:: Data for review ::
· · · · · · ·

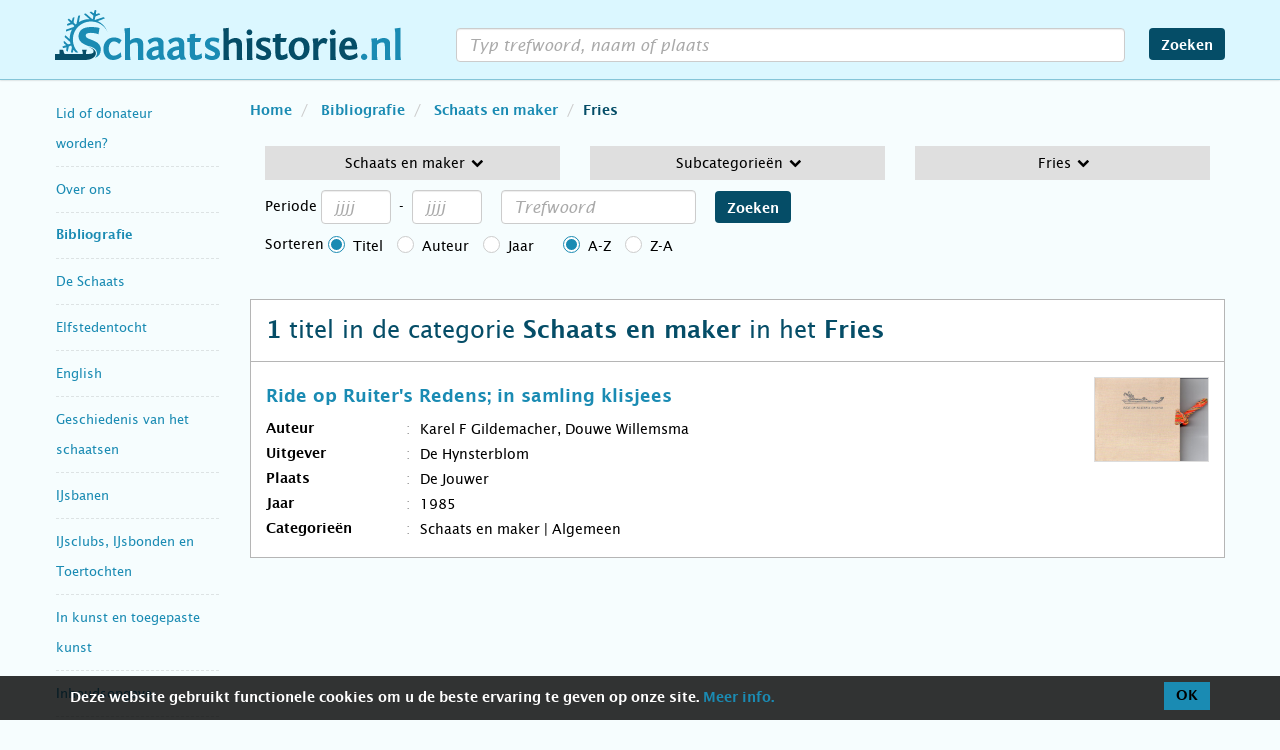

--- FILE ---
content_type: text/javascript
request_url: https://www.schaatshistorie.nl/js/bibliografieen.min.js?v=4.13
body_size: 1224
content:
(function(c){var b=c("#zoek");var d=c("#van");var a=c("#tot");c("#zoeken").on("submit",function(g){g.preventDefault();var h,e;var i=[];h=window.location.search.match(/cat=(\d*)/);if(h){i.push("cat="+h[1])}h=window.location.search.match(/lang=(\d*)/);if(h){i.push("lang="+h[1])}e=d.val().trim();if(e!==""){i.push("van="+parseInt(e))}e=a.val().trim();if(e!==""){i.push("tot="+parseInt(e))}e=b.val().trim().replace(/%/g,"");while(e.search(/  /)>-1){e=e.replace(/  /g," ").trim()}if(e!==""){i.push("zoek="+encodeURIComponent(e.replace(/ /g,"_")))}e=c('input[name="volgorde"]:checked').val();if(e!=0){i.push("volgorde="+e)}e=c('input[name="order"]:checked').val();if(e!=0){i.push("order="+e)}var f=urlBibliografie;if(i.length>0){f+="?"+i.join("&")}window.location.href=f});c(document).on("click",".biblio-opt",function(j){j.preventDefault();var f=new URL(j.target.href);var k=f.searchParams;var g;g=d.val().trim();if(g!==""){k.append("van",parseInt(g))}g=a.val().trim();if(g!==""){k.append("tot",parseInt(g))}g=b.val().trim().replace(/%/g,"");while(g.search(/  /)>-1){g=g.replace(/  /g," ").trim()}if(g!==""){k.append("zoek",g.replace(/ /g,"_"))}g=c('input[name="volgorde"]:checked').val();if(g!=0){k.push("volgorde="+g)}g=c('input[name="order"]:checked').val();if(g!=0){k.push("order="+g)}var h=urlBibliografie;var i=k.toString();if(i!==""){h+="?"+i}window.location.href=h})})(jQuery);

· · · · · · ·

:: Work required ::
Your reply should be the entries above, repeated exactly and free of pictures.

:: Solved exercise ::
--- FILE ---
content_type: text/javascript
request_url: https://www.schaatshistorie.nl/js/bibliografieen.min.js?v=4.13
body_size: 1224
content:
(function(c){var b=c("#zoek");var d=c("#van");var a=c("#tot");c("#zoeken").on("submit",function(g){g.preventDefault();var h,e;var i=[];h=window.location.search.match(/cat=(\d*)/);if(h){i.push("cat="+h[1])}h=window.location.search.match(/lang=(\d*)/);if(h){i.push("lang="+h[1])}e=d.val().trim();if(e!==""){i.push("van="+parseInt(e))}e=a.val().trim();if(e!==""){i.push("tot="+parseInt(e))}e=b.val().trim().replace(/%/g,"");while(e.search(/  /)>-1){e=e.replace(/  /g," ").trim()}if(e!==""){i.push("zoek="+encodeURIComponent(e.replace(/ /g,"_")))}e=c('input[name="volgorde"]:checked').val();if(e!=0){i.push("volgorde="+e)}e=c('input[name="order"]:checked').val();if(e!=0){i.push("order="+e)}var f=urlBibliografie;if(i.length>0){f+="?"+i.join("&")}window.location.href=f});c(document).on("click",".biblio-opt",function(j){j.preventDefault();var f=new URL(j.target.href);var k=f.searchParams;var g;g=d.val().trim();if(g!==""){k.append("van",parseInt(g))}g=a.val().trim();if(g!==""){k.append("tot",parseInt(g))}g=b.val().trim().replace(/%/g,"");while(g.search(/  /)>-1){g=g.replace(/  /g," ").trim()}if(g!==""){k.append("zoek",g.replace(/ /g,"_"))}g=c('input[name="volgorde"]:checked').val();if(g!=0){k.push("volgorde="+g)}g=c('input[name="order"]:checked').val();if(g!=0){k.push("order="+g)}var h=urlBibliografie;var i=k.toString();if(i!==""){h+="?"+i}window.location.href=h})})(jQuery);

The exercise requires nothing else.